### Goal of the exercise:
Convert every line of the listing below into a JSON list of strings, one string per line, and skip blank lines. Leave the pictures out.

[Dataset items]
******************************

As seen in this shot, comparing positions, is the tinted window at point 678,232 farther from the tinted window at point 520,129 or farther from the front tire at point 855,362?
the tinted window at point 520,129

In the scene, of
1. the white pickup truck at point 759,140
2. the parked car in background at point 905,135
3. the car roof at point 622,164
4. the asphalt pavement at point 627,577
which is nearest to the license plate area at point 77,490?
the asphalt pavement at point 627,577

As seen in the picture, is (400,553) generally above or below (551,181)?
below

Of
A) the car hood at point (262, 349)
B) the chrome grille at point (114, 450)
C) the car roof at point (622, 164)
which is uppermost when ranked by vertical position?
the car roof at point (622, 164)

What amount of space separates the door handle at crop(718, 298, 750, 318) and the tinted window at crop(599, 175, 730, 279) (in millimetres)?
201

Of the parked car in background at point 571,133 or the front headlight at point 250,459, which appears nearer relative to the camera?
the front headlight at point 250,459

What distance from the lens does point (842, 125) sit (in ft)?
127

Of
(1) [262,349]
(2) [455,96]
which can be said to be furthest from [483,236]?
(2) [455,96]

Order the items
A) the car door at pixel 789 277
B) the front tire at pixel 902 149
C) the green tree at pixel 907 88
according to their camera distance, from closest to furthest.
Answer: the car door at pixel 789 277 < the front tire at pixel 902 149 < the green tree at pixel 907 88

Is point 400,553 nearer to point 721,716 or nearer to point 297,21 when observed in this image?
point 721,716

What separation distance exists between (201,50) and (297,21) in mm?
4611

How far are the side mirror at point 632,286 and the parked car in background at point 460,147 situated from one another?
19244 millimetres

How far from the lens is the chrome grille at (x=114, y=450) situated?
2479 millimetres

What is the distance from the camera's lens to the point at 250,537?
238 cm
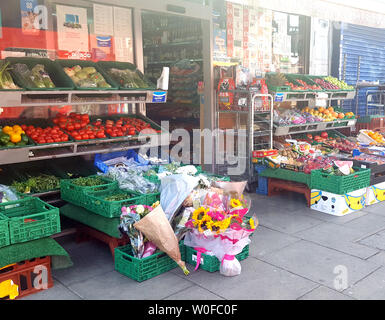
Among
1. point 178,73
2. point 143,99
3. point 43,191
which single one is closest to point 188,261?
point 43,191

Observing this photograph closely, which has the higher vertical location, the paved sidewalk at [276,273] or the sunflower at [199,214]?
the sunflower at [199,214]

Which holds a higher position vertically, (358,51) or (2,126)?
(358,51)

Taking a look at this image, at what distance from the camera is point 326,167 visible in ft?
20.0

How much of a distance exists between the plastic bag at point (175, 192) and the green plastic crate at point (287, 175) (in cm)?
219

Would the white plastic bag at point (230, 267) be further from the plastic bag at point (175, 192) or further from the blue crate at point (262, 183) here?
the blue crate at point (262, 183)

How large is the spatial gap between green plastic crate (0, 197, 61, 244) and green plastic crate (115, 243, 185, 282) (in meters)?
0.68

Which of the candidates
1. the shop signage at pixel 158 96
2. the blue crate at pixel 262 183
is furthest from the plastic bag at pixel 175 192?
the blue crate at pixel 262 183

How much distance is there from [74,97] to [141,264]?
2641 millimetres

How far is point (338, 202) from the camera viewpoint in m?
5.82

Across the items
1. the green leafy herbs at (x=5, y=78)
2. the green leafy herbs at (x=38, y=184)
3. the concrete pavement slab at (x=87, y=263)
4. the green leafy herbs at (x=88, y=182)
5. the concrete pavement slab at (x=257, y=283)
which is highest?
the green leafy herbs at (x=5, y=78)

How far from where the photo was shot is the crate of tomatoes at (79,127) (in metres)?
5.31

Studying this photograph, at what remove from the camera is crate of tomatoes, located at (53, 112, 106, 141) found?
531 centimetres

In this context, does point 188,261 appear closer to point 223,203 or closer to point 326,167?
point 223,203

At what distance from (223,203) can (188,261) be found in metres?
0.71
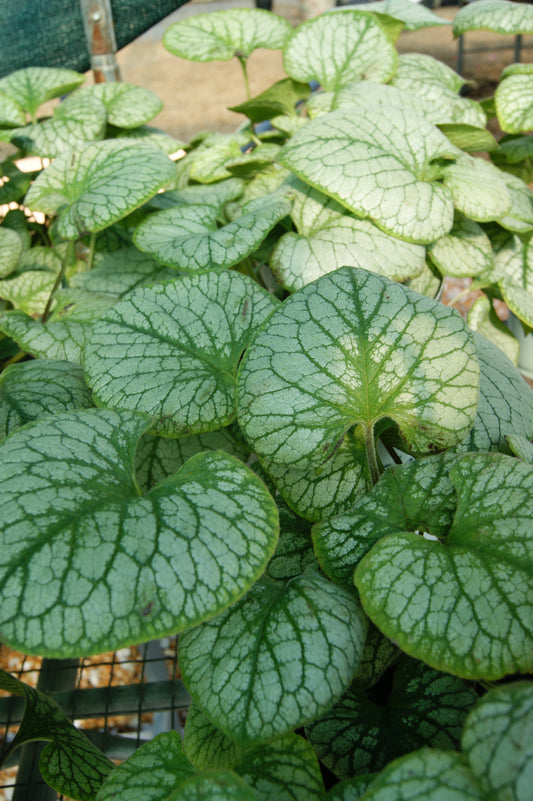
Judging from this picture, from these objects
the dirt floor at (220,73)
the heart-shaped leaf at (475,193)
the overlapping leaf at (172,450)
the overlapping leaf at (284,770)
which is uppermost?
the heart-shaped leaf at (475,193)

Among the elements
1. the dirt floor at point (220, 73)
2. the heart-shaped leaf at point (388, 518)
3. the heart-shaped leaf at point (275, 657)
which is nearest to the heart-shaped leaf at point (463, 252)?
the heart-shaped leaf at point (388, 518)

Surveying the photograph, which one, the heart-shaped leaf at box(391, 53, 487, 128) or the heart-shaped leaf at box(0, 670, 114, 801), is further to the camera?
the heart-shaped leaf at box(391, 53, 487, 128)

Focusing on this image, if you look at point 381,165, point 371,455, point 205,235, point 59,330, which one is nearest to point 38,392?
point 59,330

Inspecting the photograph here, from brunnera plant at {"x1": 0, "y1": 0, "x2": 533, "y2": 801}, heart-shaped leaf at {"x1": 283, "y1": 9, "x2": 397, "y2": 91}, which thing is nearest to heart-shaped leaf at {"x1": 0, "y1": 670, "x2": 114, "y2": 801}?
brunnera plant at {"x1": 0, "y1": 0, "x2": 533, "y2": 801}

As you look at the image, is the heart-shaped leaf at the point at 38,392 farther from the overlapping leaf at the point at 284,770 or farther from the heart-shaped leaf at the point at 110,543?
the overlapping leaf at the point at 284,770

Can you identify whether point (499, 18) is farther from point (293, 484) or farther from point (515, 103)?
point (293, 484)

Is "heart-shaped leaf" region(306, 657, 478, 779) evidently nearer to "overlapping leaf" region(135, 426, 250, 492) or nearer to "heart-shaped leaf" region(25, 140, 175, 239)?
"overlapping leaf" region(135, 426, 250, 492)

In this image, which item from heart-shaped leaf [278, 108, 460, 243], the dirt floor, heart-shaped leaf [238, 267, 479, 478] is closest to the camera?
heart-shaped leaf [238, 267, 479, 478]
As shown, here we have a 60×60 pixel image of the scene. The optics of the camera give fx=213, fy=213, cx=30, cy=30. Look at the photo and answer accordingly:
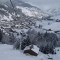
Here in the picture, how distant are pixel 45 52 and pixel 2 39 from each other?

******************************

### Expected output:
[
  "As seen in this shot, comparing positions, is the tinted window at point 678,232 farther from the tinted window at point 520,129 or farther from the front tire at point 855,362?",
  "the tinted window at point 520,129",
  "In the scene, of",
  "1. the white pickup truck at point 759,140",
  "2. the parked car in background at point 905,135",
  "3. the car roof at point 622,164",
  "4. the asphalt pavement at point 627,577",
  "which is nearest to the license plate area at point 77,490?",
  "the asphalt pavement at point 627,577",
  "As seen in the picture, is (400,553) generally above or below (551,181)?",
  "below",
  "Of",
  "A) the car hood at point (262, 349)",
  "B) the chrome grille at point (114, 450)",
  "C) the car roof at point (622, 164)",
  "which is uppermost when ranked by vertical position?",
  "the car roof at point (622, 164)",
  "What amount of space separates the door handle at crop(718, 298, 750, 318) and the tinted window at crop(599, 175, 730, 279) (in millimetres)?",
  "201",
  "Of the parked car in background at point 571,133 or the front headlight at point 250,459, which appears nearer relative to the camera?",
  "the front headlight at point 250,459",
  "What distance from the lens does point (842, 125) sit (in ft)?",
  "127",
  "Of",
  "(1) [262,349]",
  "(2) [455,96]",
  "which can be said to be furthest from [483,236]?",
  "(2) [455,96]",
  "Order the items",
  "A) the car door at pixel 789 277",
  "B) the front tire at pixel 902 149",
  "C) the green tree at pixel 907 88",
  "according to their camera distance, from closest to furthest.",
  "Answer: the car door at pixel 789 277 < the front tire at pixel 902 149 < the green tree at pixel 907 88",
  "Is point 400,553 nearer to point 721,716 or nearer to point 297,21 when observed in this image?",
  "point 721,716",
  "What separation distance exists between (201,50) and (297,21) in mm?",
  "4611",
  "How far are the side mirror at point 632,286 and the parked car in background at point 460,147 situated from one another?",
  "19244 millimetres",
  "How far from the lens is the chrome grille at (x=114, y=450) situated?",
  "2479 millimetres",
  "What is the distance from the camera's lens to the point at 250,537?",
  "238 cm",
  "Among",
  "1. point 178,73",
  "2. point 143,99",
  "3. point 43,191",
  "which single one is closest to point 188,261?",
  "point 43,191",
  "Observing this photograph closely, which has the higher vertical location, the paved sidewalk at [276,273] or the sunflower at [199,214]?",
  "the sunflower at [199,214]",
  "Which holds a higher position vertically, (358,51) or (2,126)?",
  "(358,51)",
  "Taking a look at this image, at what distance from the camera is point 326,167 visible in ft?",
  "20.0",
  "How much of a distance exists between the plastic bag at point (175, 192) and the green plastic crate at point (287, 175) (in cm)?",
  "219",
  "Would the white plastic bag at point (230, 267) be further from the plastic bag at point (175, 192) or further from the blue crate at point (262, 183) here?",
  "the blue crate at point (262, 183)",
  "How large is the spatial gap between green plastic crate (0, 197, 61, 244) and green plastic crate (115, 243, 185, 282) (in meters)?",
  "0.68",
  "Which of the candidates",
  "1. the shop signage at pixel 158 96",
  "2. the blue crate at pixel 262 183",
  "is furthest from the plastic bag at pixel 175 192?",
  "the blue crate at pixel 262 183",
  "How much distance is there from [74,97] to [141,264]?",
  "2641 millimetres",
  "How far is point (338, 202) from the camera viewpoint in m?",
  "5.82",
  "Across the items",
  "1. the green leafy herbs at (x=5, y=78)",
  "2. the green leafy herbs at (x=38, y=184)",
  "3. the concrete pavement slab at (x=87, y=263)",
  "4. the green leafy herbs at (x=88, y=182)",
  "5. the concrete pavement slab at (x=257, y=283)",
  "which is highest?",
  "the green leafy herbs at (x=5, y=78)",
  "How far from where the photo was shot is the crate of tomatoes at (79,127) (in metres)?",
  "5.31",
  "Studying this photograph, at what remove from the camera is crate of tomatoes, located at (53, 112, 106, 141) found?",
  "531 centimetres",
  "In this context, does point 188,261 appear closer to point 223,203 or closer to point 326,167?",
  "point 223,203",
  "At what distance from (223,203) can (188,261) be found in metres?",
  "0.71",
  "Judging from this picture, from these objects",
  "the dirt floor at (220,73)",
  "the heart-shaped leaf at (475,193)",
  "the overlapping leaf at (172,450)",
  "the overlapping leaf at (284,770)",
  "which is uppermost?",
  "the heart-shaped leaf at (475,193)",
  "Among the elements",
  "1. the dirt floor at point (220, 73)",
  "2. the heart-shaped leaf at point (388, 518)",
  "3. the heart-shaped leaf at point (275, 657)",
  "which is nearest to the heart-shaped leaf at point (463, 252)?",
  "the heart-shaped leaf at point (388, 518)",
  "Surveying the photograph, which one, the heart-shaped leaf at box(391, 53, 487, 128) or the heart-shaped leaf at box(0, 670, 114, 801), is further to the camera?",
  "the heart-shaped leaf at box(391, 53, 487, 128)",
  "Focusing on this image, if you look at point 381,165, point 371,455, point 205,235, point 59,330, which one is nearest to point 38,392?",
  "point 59,330",
  "Inspecting the photograph here, from brunnera plant at {\"x1\": 0, \"y1\": 0, \"x2\": 533, \"y2\": 801}, heart-shaped leaf at {\"x1\": 283, \"y1\": 9, \"x2\": 397, \"y2\": 91}, which thing is nearest to heart-shaped leaf at {\"x1\": 0, \"y1\": 670, \"x2\": 114, \"y2\": 801}?",
  "brunnera plant at {\"x1\": 0, \"y1\": 0, \"x2\": 533, \"y2\": 801}",
  "As you look at the image, is the heart-shaped leaf at the point at 38,392 farther from the overlapping leaf at the point at 284,770 or farther from the heart-shaped leaf at the point at 110,543?",
  "the overlapping leaf at the point at 284,770",
  "Can you identify whether point (499, 18) is farther from point (293, 484) or farther from point (515, 103)?",
  "point (293, 484)",
  "Is \"heart-shaped leaf\" region(306, 657, 478, 779) evidently nearer to \"overlapping leaf\" region(135, 426, 250, 492) or nearer to \"heart-shaped leaf\" region(25, 140, 175, 239)?",
  "\"overlapping leaf\" region(135, 426, 250, 492)",
  "In this image, which item from heart-shaped leaf [278, 108, 460, 243], the dirt floor, heart-shaped leaf [238, 267, 479, 478] is closest to the camera?",
  "heart-shaped leaf [238, 267, 479, 478]",
  "As shown, here we have a 60×60 pixel image of the scene. The optics of the camera give fx=213, fy=213, cx=30, cy=30. Look at the photo and answer accordingly:",
  "Here in the picture, how distant are pixel 45 52 and pixel 2 39 from each other?"
]